TASK STATEMENT: Please pull the text from every row below, copying each line unchanged and leaving the pictures out of your answer.

___ DATA ROWS ___

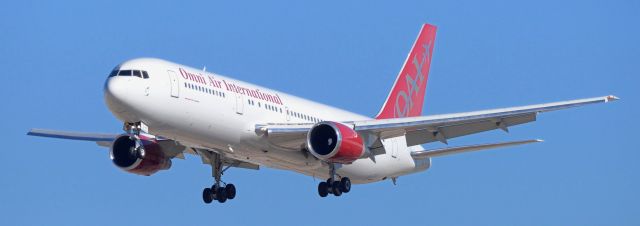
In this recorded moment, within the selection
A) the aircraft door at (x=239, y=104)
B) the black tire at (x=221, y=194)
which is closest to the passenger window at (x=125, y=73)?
the aircraft door at (x=239, y=104)

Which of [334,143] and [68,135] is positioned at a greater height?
[68,135]

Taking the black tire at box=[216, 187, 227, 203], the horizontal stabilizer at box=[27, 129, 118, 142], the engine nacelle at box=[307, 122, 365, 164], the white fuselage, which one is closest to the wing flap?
the white fuselage

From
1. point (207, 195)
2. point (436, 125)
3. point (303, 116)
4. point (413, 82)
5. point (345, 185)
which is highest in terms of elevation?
point (413, 82)

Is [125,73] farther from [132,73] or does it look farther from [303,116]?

___

WORKED ANSWER:
In this recorded moment, within the selection
A) the aircraft door at (x=239, y=104)
B) the black tire at (x=221, y=194)
which is closest to the passenger window at (x=125, y=73)?
the aircraft door at (x=239, y=104)

Which of [334,143] and [68,135] is positioned at a greater height?
[68,135]

Taking the black tire at box=[216, 187, 227, 203], the horizontal stabilizer at box=[27, 129, 118, 142], the engine nacelle at box=[307, 122, 365, 164], the white fuselage, which one is closest to the wing flap?
the white fuselage

From
1. point (207, 195)
2. point (436, 125)
3. point (303, 116)
4. point (413, 82)
5. point (345, 185)
which is highest in terms of elevation?
point (413, 82)

Is [125,73] farther from [132,73] or does it look farther from [303,116]?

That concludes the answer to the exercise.